Nos centros abertos, muitos são os que ficam deprimidos com a perspectiva de que eles nunca conseguirão construir para eles um projeto de vida decente. Em Marsa, os mais motivados até que tentaram reinventar para eles um semblante de existência. O antigo ginásio da escola tornou-se um "restaurante sudanês"; um antigo depósito para vassouras foi transformado num salão de beleza com cabeleireira, num cybercafé e até mesmo numa mesquita.
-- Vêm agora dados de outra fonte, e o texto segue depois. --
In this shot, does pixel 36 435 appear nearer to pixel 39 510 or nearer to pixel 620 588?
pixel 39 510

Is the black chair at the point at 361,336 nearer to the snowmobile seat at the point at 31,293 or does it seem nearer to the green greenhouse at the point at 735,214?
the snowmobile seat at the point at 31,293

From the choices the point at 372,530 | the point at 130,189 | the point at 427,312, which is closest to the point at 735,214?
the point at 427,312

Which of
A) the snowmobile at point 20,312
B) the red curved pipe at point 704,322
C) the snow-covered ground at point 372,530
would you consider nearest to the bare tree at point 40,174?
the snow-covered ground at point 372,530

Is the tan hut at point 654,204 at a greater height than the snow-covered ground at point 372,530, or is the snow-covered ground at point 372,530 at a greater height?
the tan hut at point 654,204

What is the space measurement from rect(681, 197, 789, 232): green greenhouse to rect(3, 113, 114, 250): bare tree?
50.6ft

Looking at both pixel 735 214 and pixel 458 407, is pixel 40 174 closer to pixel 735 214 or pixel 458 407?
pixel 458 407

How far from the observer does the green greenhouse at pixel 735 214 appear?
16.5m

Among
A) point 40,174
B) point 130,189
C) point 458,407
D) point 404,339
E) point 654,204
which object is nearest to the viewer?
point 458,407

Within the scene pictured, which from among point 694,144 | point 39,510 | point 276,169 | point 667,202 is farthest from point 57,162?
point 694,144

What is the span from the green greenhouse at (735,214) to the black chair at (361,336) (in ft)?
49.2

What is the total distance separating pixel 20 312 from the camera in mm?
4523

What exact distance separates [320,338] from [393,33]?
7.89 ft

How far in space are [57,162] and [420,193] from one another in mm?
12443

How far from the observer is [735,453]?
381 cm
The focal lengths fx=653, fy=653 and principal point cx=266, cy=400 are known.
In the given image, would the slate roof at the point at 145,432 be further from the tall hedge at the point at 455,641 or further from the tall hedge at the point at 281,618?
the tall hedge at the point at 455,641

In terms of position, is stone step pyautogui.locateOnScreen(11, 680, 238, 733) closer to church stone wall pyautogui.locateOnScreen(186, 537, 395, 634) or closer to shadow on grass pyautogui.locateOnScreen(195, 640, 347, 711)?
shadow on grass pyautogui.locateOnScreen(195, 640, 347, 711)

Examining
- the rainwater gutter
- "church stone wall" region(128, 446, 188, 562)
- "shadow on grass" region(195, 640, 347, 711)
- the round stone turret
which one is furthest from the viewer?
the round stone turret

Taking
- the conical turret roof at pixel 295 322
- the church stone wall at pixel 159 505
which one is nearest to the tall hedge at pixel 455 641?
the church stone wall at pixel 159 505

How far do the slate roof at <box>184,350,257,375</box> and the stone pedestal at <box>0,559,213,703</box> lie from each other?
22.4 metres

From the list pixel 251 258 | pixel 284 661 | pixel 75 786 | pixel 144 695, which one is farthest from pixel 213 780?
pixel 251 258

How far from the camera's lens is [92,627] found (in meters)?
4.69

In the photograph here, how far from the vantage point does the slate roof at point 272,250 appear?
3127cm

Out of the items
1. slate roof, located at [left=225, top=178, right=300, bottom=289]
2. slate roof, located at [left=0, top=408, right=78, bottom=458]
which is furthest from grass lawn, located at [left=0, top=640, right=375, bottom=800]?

Mas a depressão continua sendo uma das patologias diagnosticadas com maior freqüência pelos médicos. "O que fazer num país que não quer, e mesmo que quisesse, não pode receber você?", se pergunta Aldryus Hasan, o filho de um alto-funcionário somali que desembarcou aqui há um ano. Este grandalhão desnorteado de 20 anos, com os seus olhos tristes, transmite a impressão de estar "perdendo o bonde" da sua vida: uma das suas obsessões é de nunca mais conseguir casar-se. Ele conheceu até mesmo uma jovem maltesa, mas a pressão da família da moça foi forte demais. "Aqui, você não consegue fazer amizade a valer com ninguém, pois todo mundo só pensa em ir embora".

Algumas rotas de imigração clandestinas, principalmente rumo à Sicília, situada a 93 km apenas, foram criadas. Mas, na sua maioria, aqueles que as utilizam com sucesso são enviados de volta imediatamente para Malta, traídos pelas suas impressões digitais, que, conformemente à legislação européia, foram registradas assim que eles chegaram à ilha. Essas rotas "cultivam as esperanças", estima, contudo, Terry Gosden. "Se você retirar deles esta esperança, no dia seguinte todos esses homens morrerão".